そしてボスと戦ってるのは数時間前に見つけた件の冒険者パーティー。

ついでに言うと何人か死んでいる。

というか全滅寸前。

鎧を着た奴2人だったモノは、恐らく竜の吐いた熱線によって胴体と頭を消し炭にされて即死。魔法使いらしき二人だったモノは一人虫のように潰され、一人頭を吹き飛ばされ、頭だったのは壁にこびり付いている。1人は踏み潰され、一人は何らかしらの方法で頭を吹き飛ばされたと思われる。

生きてるのは鎧着てる奴2人と魔法使いらしきエルフ1人と件の獣耳1人と言うところか。

あ、エルフが逃げた。恐らく助けを呼びにいくのだろう。だが、ボスが見逃すわけ無く、熱線で頭部と胴を消し炭にされ、残った腕、下半身が落ちる。熱線吐くのか、恐ろしいな。
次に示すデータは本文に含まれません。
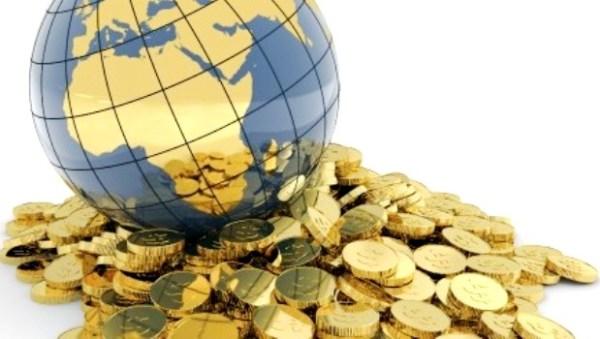 Africa-Globe-Coins-91836797-610x250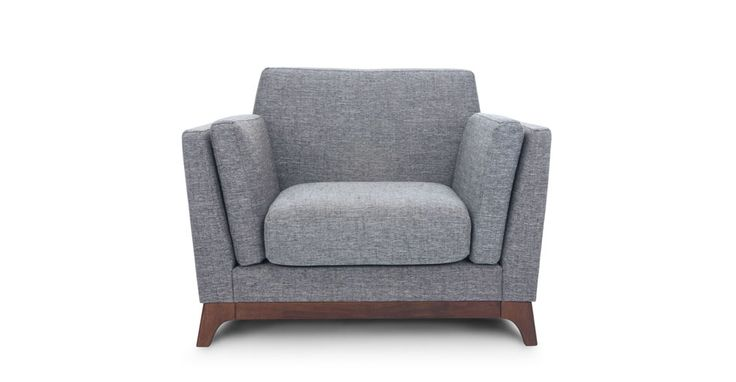 Gray Sofa 3 Seater With Solid Wood Legs Article Ceni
残された鎧着てる奴も奮戦するが、そろそろ限界だろう。

私は助けには行こうとしなかった。

理由は2つある。

1つ目、このまま助けに入っても自分ごと全滅。

2つ目、倒せたとしても今度は自分が襲われる。

そういうモノを除いても助けに行くつもりは無かった。

そう、無かったのだ。



逃げる。一瞬で吹き飛ばしてやると言ったエルフの魔法使いは頭を吹き飛ばされた。

もう一人の人種の魔法使いも踏みつぶされた。

剣兵の二人も熱線で御陀仏だ。

生き残ったもう一人のエルフの魔法使いが助けを呼びに行ったが、そいつももう死んだ。

遂に、剣兵と槍兵が死んだ。

次はあたしの番だろう。

ああ、よく考えたらろくでもない人生だった。

死を覚悟した瞬間、天井から落ちてくる人影が見えた。

次の瞬間には爆発が起こって、私は意識を失った。





あの獣耳が襲われかけたとき、私の体は既に動いていた。飛び降りて、私は各20本の噴進槍と飛翔爆雷を呼び出す。既に魔力は流されており、推進器が始動し、竜に向かって飛んでいく。

全て竜に直撃するが、殆ど効果はない。

だが、判ったことが一つだけある。飛翔爆雷によってもぎ取られた翼から出血していない。

恐らくゴーレムの類だろう。

とりあえず着地する。相手は既に熱線の準備をしている。

発射される前に気絶して倒れてる獣耳を回収。

直後に熱線が吐き出される。避けれたは良いが、あと数センチずれてたら死んでいた。

さて…

「どうやってあの装甲を突破するかねぇ…」

どれだけの硬さを持つかわからぬ装甲を持つ竜型のゴーレムに、今抱えている獣耳。

さて、本当にどうしようか。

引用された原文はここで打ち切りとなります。